Each QoS class gets its own directory under each controller.

Since our Python pod was deployed without resource requests, we can locate it under the besteffort QoS class:

minikube ssh -- "ls -la /sys/fs/cgroup/cpu/kubepods/besteffort/"
drwxr-xr-x 4 root root 0 Mar 20 03:51 pod23e59e27-abe5-4529-bf9c-581516ae0c0b
drwxr-xr-x 4 root root 0 Mar 20 03:51 pod9f874003-a948-425d-a072-f389dc21bdff
drwxr-xr-x 4 root root 0 Mar 20 03:51 podc1d8cd50-b50a-4b3c-a33d-8963242c60ef

We find multiple pod directories, named by their UID.

To correlate the pod directory with the actual python pod let's retrieve its UID from the Kubernetes API:

kubectl get pod python-66dc9f5c8b-4248r -o jsonpath='{.metadata.uid}'
c1d8cd50-b50a-4b3c-a33d-8963242c60ef

This matches the directory podc1d8cd50-b50a-4b3c-a33d-8963242c60ef under the besteffort class.

Inside this pod directory, each container has its own cgroup, named after the container ID:

minikube ssh -- "ls -la /sys/fs/cgroup/cpu/kubepods/besteffort/podc1d8cd50-b50a-4b3c-a33d-8963242c60ef/"
-rw-r--r-- 1 root root 0 Mar 20 12:16 cpu.shares
-rw-r--r-- 1 root root 0 Mar 20 12:16 cpu.cfs_quota_us
drwxr-xr-x 2 root root 0 Mar 20 03:52 ef455b35bf7e2afa0942e25b58cd10858d40ed1d97fffe7f0b6a664d2e64aa54
-rw-r--r-- 1 root root 0 Mar 20 04:22 tasks

For example, we can inspect the pod’s memory limit in the memory controller:

minikube ssh -- "cat /sys/fs/cgroup/memory/kubepods/besteffort/\
podc1d8cd50-b50a-4b3c-a33d-8963242c60ef/\
memory.limit_in_bytes"

9223372036854771712

This very large value is an effectively unlimited memory ceiling, which is expected for a BestEffort pod.

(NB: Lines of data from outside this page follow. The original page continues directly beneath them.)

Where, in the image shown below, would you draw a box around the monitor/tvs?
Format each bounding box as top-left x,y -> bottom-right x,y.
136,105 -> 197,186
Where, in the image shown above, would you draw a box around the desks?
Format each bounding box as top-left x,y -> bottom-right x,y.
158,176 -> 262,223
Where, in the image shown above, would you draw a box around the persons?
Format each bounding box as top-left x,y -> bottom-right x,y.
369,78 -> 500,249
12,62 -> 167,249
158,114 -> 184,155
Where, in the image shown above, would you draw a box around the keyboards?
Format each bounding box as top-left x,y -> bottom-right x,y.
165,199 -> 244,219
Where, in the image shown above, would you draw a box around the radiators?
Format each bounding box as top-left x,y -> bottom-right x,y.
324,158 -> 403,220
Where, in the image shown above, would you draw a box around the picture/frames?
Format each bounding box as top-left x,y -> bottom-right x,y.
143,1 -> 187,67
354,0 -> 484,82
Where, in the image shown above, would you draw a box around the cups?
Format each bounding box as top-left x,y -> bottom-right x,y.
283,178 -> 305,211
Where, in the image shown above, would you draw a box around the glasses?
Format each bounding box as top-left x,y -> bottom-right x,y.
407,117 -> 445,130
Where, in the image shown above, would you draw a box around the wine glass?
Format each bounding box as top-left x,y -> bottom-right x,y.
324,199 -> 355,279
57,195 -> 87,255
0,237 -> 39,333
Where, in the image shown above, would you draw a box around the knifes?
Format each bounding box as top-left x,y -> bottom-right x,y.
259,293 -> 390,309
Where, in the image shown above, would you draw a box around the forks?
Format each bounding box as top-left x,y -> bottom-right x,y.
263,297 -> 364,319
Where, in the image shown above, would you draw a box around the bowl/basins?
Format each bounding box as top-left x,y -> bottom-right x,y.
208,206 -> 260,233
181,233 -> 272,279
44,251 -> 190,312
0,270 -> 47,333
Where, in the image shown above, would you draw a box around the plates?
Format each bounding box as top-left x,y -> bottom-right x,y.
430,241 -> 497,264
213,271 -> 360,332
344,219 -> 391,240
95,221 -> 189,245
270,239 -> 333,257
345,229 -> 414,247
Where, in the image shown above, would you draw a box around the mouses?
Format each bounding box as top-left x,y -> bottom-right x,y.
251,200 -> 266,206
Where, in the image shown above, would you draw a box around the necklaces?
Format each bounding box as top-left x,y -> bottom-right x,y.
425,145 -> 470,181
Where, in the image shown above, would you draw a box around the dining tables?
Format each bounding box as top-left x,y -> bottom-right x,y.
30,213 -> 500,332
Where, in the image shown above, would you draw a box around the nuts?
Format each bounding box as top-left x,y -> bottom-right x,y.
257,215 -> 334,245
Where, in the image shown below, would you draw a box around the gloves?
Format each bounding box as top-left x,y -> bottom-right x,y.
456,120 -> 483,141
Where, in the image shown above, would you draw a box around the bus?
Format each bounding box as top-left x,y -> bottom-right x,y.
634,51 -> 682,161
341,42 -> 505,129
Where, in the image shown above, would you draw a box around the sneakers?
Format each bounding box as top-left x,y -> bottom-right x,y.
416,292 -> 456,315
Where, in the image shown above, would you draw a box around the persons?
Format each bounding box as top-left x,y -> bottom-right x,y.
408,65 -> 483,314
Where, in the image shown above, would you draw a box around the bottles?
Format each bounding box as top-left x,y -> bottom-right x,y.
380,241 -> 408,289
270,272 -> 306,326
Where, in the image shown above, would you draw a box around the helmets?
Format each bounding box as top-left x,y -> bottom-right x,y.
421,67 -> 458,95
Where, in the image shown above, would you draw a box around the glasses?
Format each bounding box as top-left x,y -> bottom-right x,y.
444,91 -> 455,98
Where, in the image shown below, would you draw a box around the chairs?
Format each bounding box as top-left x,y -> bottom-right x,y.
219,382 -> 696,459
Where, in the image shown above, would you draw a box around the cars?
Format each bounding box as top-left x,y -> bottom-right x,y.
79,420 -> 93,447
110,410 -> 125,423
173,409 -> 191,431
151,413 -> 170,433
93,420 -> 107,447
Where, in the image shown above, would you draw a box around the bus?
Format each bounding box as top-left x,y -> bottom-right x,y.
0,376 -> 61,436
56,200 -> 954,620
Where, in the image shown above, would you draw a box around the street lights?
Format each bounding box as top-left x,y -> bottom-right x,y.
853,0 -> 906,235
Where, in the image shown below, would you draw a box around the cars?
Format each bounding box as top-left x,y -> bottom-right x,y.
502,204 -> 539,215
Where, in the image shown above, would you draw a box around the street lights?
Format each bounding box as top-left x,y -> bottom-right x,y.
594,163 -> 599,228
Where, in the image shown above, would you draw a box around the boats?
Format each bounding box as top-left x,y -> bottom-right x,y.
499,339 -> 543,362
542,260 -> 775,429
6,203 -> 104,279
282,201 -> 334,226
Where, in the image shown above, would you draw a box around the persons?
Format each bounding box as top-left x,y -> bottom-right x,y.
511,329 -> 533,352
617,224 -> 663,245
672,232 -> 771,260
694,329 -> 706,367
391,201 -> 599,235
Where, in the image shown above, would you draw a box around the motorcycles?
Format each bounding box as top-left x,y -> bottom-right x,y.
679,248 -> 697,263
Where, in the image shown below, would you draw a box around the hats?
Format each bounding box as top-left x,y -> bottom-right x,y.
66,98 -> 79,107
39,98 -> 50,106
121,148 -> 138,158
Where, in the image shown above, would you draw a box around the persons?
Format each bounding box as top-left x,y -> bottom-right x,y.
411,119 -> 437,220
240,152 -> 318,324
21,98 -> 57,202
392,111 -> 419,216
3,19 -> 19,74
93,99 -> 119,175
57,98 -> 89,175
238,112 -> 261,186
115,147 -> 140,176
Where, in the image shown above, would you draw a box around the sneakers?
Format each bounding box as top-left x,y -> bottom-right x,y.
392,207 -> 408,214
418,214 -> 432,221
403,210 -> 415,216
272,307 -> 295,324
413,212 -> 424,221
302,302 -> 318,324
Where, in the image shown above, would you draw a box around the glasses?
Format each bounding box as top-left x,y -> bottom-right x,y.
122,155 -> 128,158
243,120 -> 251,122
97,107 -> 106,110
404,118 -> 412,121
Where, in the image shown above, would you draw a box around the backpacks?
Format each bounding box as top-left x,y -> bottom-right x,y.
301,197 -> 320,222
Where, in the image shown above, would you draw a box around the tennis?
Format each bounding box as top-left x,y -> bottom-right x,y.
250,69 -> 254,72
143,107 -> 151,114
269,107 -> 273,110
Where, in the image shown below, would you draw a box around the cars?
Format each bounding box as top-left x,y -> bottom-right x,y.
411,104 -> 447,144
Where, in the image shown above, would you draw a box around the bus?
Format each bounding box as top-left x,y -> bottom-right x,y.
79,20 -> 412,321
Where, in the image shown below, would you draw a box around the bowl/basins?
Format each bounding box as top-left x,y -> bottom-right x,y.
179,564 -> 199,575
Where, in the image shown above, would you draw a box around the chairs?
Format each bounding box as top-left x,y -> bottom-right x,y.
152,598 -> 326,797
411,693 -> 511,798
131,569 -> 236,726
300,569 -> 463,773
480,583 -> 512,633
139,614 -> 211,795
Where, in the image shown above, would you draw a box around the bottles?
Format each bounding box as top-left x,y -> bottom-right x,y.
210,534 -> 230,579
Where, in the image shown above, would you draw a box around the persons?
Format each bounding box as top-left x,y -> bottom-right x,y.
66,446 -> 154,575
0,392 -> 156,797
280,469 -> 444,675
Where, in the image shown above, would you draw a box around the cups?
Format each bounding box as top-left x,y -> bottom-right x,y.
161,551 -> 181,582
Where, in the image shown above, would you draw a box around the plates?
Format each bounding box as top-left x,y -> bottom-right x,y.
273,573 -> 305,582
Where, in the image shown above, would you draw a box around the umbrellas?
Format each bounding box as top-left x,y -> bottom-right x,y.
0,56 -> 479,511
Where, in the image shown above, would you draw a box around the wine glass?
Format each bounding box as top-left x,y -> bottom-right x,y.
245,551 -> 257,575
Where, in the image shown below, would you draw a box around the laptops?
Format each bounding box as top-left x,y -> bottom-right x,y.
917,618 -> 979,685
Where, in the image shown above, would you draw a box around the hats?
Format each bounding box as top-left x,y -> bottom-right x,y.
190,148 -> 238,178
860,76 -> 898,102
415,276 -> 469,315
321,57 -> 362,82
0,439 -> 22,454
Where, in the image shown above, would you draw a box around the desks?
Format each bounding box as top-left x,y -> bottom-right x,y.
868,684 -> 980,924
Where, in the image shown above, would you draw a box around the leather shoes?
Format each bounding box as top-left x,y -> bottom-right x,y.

At this point, kubelet decides where the pod belongs in the QoS hierarchy, the container runtime helps create and configure the container cgroups, and the kernel enforces the resulting cgroup settings for the processes attached to them.

At the crux of how cgroup hierarchy is shaped

In cgroup v1, each controller operates in its own separate hierarchy.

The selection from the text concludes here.